_Excerpt provided_
= = = = =

In those circumstances, there was no “clear cut decision to accept the proposed offer, supported by a dossier of relevant factual information and fully recorded in a comprehensive minute of the Trustees’ deliberations”.13 The court’s trenchant criticism of the trustees’ failures in AAA Trust appear to have led—in Guernsey at least—to professional trustees being advised to take important decisions (in particular, decisions which may form the subject-matter of a future blessing application) at a formal meeting at which the trustees’ decision, and the reasons for it, is clearly and comprehensively minuted,14 and at which the factual basis for the decision is evidenced by a comprehensive “dossier of relevant factual material”. As one commentator (now a Commissioner of the Royal Court of Jersey) has said, that is no doubt sound advice.15

Even where there is a clear decision that the trustees are asking the court to bless, the court will only do so if it is sufficiently “momentous”. But what does that mean? When will a decision satisfy this threshold?

The OED defines “momentous” to mean “of great weight, consequence, or importance”. A momentous decision has also been described by the Jersey Court of Appeal as “a decision of real importance for the trust”.16 But these definitions hardly take the matter forward. For further clues, one must look at how the court approaches the blessing jurisdiction in practice.

Historically, the court has taken an accommodating approach. In any situation of genuine doubt or difficulty, the court would be there to assist the trustees. This is to be contrasted with the court’s approach to other fiduciary office-holders—in particular, the liquidators and administrators of insolvent companies. In the insolvency context, the court’s expectation has always been that responsibility to take the difficult decisions falls primarily on the office-holders themselves. As Neuberger J (as he then was) memorably put it:

a person appointed to act as an administrator may be called upon to make important and urgent decisions. He has a responsible and potentially demanding role. Commercial and administrative decisions are for him, and the court is not there to act as a sort of bomb shelter for him”.17

As to when any given trustee decision will satisfy the momentousness threshold: Lewin records various examples in the authorities of trustee decisions that the court has decided to bless, including “a decision to sell a family estate, to make a payment of trust moneys to a husband to fund his divorce settlement (and then remove the wife from the beneficiaries), to refuse to submit to the jurisdiction of a foreign court or provide information to parties to foreign divorce proceedings between the settlor and his spouse, to purchase the assets of the trusts in what might be construed as a self-dealing transaction, to make voluntary payments to a foreign revenue authority to settle disputed tax liabilities, to dispose of a controlling interest in a family company or to exercise a power of advancement by applying the bulk of the trust assets to charitable purposes at the request of the life tenant”.18 The learned editors also suggest that a variety of internal or external factors may raise the decision to the level of being ‘momentous’, including:

  1. contention within the trust (ie, disagreement between the trustees);

  2. contention amongst the beneficiaries; and

  3. possible claims by third parties to the trust fund.

= = = = =

_Data entries_
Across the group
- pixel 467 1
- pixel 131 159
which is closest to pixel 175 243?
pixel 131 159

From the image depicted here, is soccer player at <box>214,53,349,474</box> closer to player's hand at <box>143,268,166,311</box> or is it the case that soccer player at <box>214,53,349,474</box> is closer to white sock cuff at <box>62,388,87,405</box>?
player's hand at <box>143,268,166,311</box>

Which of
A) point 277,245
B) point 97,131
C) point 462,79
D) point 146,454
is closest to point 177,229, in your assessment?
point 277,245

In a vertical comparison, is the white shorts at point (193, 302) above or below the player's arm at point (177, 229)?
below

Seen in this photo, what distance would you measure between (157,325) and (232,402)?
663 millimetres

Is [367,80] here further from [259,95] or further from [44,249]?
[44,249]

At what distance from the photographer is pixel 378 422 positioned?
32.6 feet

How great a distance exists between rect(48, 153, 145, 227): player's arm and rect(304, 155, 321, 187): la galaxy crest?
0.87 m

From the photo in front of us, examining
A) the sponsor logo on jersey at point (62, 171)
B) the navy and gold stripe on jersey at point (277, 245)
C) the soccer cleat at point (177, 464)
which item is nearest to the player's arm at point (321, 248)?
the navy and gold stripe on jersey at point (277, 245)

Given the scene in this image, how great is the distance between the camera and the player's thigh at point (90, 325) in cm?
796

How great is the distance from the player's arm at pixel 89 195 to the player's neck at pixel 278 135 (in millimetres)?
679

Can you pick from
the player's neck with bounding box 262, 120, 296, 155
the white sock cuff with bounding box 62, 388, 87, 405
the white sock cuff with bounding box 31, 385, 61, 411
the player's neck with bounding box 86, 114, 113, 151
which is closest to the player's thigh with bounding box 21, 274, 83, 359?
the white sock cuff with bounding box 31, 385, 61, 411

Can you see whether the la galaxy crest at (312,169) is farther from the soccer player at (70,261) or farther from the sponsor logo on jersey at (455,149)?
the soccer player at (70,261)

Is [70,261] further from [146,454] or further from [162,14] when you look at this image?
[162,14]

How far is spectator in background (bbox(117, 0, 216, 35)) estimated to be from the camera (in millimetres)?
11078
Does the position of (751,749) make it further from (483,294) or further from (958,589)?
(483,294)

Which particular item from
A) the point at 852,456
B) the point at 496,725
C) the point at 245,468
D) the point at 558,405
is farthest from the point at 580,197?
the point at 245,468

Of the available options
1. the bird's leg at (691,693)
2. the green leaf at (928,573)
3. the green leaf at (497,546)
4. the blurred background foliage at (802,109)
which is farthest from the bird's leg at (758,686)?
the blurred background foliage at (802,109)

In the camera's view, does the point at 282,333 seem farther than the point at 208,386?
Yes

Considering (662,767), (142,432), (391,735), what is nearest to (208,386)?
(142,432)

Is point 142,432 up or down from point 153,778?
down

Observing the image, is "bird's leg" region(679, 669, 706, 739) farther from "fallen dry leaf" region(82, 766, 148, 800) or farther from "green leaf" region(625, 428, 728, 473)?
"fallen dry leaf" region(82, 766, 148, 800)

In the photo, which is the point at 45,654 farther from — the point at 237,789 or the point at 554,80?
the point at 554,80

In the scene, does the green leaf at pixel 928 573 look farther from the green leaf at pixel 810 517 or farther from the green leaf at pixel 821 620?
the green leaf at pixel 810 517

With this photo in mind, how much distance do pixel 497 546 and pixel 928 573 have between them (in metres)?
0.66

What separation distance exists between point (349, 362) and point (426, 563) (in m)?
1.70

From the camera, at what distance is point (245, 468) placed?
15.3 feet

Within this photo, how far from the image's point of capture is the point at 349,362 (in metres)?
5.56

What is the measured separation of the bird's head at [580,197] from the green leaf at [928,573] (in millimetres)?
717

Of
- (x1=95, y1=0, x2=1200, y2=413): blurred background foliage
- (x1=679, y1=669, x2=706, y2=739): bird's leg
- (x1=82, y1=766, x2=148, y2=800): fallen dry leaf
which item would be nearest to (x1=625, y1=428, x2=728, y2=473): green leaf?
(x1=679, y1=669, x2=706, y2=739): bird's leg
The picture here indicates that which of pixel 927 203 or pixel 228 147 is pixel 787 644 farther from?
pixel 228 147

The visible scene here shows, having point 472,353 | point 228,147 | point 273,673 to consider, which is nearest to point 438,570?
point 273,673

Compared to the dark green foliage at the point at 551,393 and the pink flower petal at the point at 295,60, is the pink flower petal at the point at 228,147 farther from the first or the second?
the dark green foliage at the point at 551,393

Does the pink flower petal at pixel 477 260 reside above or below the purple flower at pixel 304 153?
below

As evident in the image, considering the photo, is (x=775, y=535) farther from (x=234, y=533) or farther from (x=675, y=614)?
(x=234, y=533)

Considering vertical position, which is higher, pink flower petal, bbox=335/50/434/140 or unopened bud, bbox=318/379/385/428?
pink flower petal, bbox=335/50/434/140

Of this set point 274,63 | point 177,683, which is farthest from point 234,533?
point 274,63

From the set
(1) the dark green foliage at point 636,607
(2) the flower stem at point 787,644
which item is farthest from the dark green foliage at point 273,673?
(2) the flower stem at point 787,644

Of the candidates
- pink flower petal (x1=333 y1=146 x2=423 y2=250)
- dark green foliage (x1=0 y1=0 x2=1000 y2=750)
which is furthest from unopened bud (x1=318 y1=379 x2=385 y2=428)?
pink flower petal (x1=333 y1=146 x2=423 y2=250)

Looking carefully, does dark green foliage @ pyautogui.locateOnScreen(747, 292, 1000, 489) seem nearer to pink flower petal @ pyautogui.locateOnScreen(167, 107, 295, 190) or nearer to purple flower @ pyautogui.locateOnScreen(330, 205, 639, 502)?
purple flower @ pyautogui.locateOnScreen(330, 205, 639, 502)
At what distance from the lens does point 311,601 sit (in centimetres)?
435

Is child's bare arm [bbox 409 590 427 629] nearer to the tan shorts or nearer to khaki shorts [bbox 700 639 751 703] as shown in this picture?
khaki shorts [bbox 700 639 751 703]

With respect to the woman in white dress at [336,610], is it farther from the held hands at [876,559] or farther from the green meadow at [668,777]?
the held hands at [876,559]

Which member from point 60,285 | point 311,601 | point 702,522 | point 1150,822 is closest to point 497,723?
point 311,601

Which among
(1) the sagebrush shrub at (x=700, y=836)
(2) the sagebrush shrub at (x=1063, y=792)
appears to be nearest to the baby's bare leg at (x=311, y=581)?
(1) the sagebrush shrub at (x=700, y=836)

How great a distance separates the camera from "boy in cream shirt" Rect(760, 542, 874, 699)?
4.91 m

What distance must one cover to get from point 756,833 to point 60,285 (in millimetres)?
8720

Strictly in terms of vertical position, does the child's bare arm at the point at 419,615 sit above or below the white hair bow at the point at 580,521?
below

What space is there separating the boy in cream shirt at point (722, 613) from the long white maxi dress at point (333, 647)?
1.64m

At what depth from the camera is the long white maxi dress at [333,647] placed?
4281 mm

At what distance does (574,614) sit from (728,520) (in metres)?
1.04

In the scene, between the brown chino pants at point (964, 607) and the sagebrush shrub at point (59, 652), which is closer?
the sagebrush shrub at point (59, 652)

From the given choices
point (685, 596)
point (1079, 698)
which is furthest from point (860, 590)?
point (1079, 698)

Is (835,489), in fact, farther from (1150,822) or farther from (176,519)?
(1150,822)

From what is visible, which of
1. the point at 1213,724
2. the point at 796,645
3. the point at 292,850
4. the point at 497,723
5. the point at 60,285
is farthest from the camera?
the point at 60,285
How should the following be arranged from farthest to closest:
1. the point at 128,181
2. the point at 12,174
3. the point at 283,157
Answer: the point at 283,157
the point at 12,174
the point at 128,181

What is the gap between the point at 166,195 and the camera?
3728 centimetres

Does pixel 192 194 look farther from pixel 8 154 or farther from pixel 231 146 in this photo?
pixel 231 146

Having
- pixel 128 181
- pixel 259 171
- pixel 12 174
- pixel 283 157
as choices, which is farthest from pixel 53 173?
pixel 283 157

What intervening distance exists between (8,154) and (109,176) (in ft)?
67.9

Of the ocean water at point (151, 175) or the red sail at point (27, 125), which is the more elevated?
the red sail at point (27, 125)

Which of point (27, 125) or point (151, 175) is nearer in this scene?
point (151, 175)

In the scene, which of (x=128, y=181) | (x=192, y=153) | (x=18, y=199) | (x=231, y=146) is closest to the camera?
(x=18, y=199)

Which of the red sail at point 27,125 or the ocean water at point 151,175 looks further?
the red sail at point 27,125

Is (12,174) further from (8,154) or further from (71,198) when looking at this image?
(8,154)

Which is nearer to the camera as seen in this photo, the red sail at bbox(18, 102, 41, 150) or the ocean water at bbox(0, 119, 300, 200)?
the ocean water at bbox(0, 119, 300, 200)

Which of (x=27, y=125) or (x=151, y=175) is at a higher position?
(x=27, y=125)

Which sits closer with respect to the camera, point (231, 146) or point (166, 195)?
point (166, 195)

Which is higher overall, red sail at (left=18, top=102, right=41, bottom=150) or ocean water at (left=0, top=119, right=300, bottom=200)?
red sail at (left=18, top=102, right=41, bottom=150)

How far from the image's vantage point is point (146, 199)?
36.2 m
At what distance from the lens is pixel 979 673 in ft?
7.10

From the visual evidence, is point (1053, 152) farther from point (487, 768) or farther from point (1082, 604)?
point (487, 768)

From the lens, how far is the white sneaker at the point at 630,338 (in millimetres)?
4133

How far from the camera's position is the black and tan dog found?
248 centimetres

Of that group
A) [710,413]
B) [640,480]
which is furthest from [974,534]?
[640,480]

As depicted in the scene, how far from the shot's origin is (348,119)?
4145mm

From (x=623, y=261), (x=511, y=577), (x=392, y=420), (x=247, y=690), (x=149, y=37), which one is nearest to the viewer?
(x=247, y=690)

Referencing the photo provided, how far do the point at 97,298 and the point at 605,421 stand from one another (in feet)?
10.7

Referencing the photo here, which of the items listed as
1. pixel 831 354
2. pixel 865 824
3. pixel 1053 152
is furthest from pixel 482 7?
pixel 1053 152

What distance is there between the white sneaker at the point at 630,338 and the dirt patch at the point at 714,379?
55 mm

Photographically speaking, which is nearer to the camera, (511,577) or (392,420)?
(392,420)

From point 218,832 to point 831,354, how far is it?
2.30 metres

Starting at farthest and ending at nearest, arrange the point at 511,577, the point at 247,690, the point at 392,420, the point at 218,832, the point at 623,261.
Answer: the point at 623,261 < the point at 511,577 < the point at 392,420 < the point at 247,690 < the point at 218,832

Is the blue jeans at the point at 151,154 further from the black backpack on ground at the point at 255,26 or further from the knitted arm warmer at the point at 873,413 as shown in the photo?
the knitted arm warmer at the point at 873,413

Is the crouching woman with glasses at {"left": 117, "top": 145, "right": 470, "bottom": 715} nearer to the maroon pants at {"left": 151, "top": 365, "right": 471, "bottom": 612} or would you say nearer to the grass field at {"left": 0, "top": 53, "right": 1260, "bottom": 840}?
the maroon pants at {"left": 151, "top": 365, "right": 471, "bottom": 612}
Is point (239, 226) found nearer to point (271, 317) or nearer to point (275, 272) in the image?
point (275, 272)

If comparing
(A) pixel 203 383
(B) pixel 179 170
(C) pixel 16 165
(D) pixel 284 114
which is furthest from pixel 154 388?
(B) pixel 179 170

= = = = =

_Problem set_
a – List the factors that the passage on court blessing of trustee decisions says may make a decision "momentous".
b – Reproduce the passage on court blessing of trustee decisions from "The OED defines" to "jurisdiction in practice.".
c – Resume writing the passage on court blessing of trustee decisions, starting after its last line.

_Answers to the tasks_
a –
1. Contention within the trust (ie, disagreement between the trustees)
2. Contention amongst the beneficiaries
3. Possible claims by third parties to the trust fund

b –
The OED defines “momentous” to mean “of great weight, consequence, or importance”. A momentous decision has also been described by the Jersey Court of Appeal as “a decision of real importance for the trust”.16 But these definitions hardly take the matter forward. For further clues, one must look at how the court approaches the blessing jurisdiction in practice.

c –
While the question whether a decision is “momentous” will, of course, always be fact-specific, it is possible to discern common threads in the authorities. Decisions found to be sufficiently momentous tend to involve one (or more) of the following three features:

  1. High value: the decision involves assets of high value (whether in absolute terms, or in proportion to the trust fund), with the result that the trustees’ decision will have a major impact on the form or composition of the trust. The paradigm example would be a trustee’s decision to bring a sufficiently high-value trust19 to an end by distributing the entirety of the trust fund to a single beneficiary. Decisions which are momentous due to the value of the property involved may also include the sale of a family estate; the sale of a long-held family company; a major change in the composition of the trust’s assets or investments; or dealings with property that is of particular significance to the beneficiaries (eg, family heirlooms). Where the decision relates to property of very substantial value, even the decision to incur the legal and professional costs of drawing up a plan for the partition of the trust fund may, in itself, constitute a sufficiently momentous decision to be blessed by the court20: an approach that provides the trustees, not merely with a “bomb shelter”, but with what I have described previously as a “sheltered walkway” to reach it.21

  2. Contentious: the decision has generated a dispute, whether between the trustees and other fiduciaries; or between the trustees and the beneficiaries; or between various factions of the beneficiaries. Alternatively, the decision involves a determination of rights in contentious circumstances, such as a distribution to a beneficiary where there are potential third-party claims to the trust fund.

  3. Unusual: the decision involves a marked departure from the normal course of administration of a trust: for example, adding new beneficiaries to the trust under an express power of addition, particularly where the trustee’s power to do so is challenged by the existing named beneficiaries.

The unifying theme is that the decision potentially exposes the trustee to claims by disappointed or aggrieved beneficiaries. The higher the value at stake as a result of the decision, or the more contentious or unusual its nature, the greater the risk of a subsequent complaint that the trustees’ decision was wrong. Thus, a decision is “momentous” when it gives rise to a sufficient risk of a subsequent breach of trust claim that it is reasonable and proportionate for the trustees to have the court resolve that issue in advance.

Of course, this does not mean that trustees apply for the court’s blessing solely in their own interests: where the decision is within this category, the consequences for the beneficiaries of the decision being taken incorrectly are sufficiently great that the court’s supervision is also warranted to safeguard their best interests. Where it comes to ensuring that a momentous decision has been taken in a proper fashion, the trustees’ desire to be protected from personal liability and the best interests of the beneficiaries will usually be aligned.

Recent authority suggests that the court may be increasingly willing to reject a blessing application in limine on the basis that the decision to be blessed is insufficiently momentous in nature. That happened in Re the Maram Trust,22 where the trustee23 asked the court to bless a decision to change the proper law of the trust to Jersey law; add the settlor’s daughter to the class of beneficiaries; and to modernise the terms of the trust. The court declined to bless any of these decisions, saying that “it is obviously important that trustees are encouraged to take a realistic view of what can be described as ‘momentous’ and what trustees should regard as routine24.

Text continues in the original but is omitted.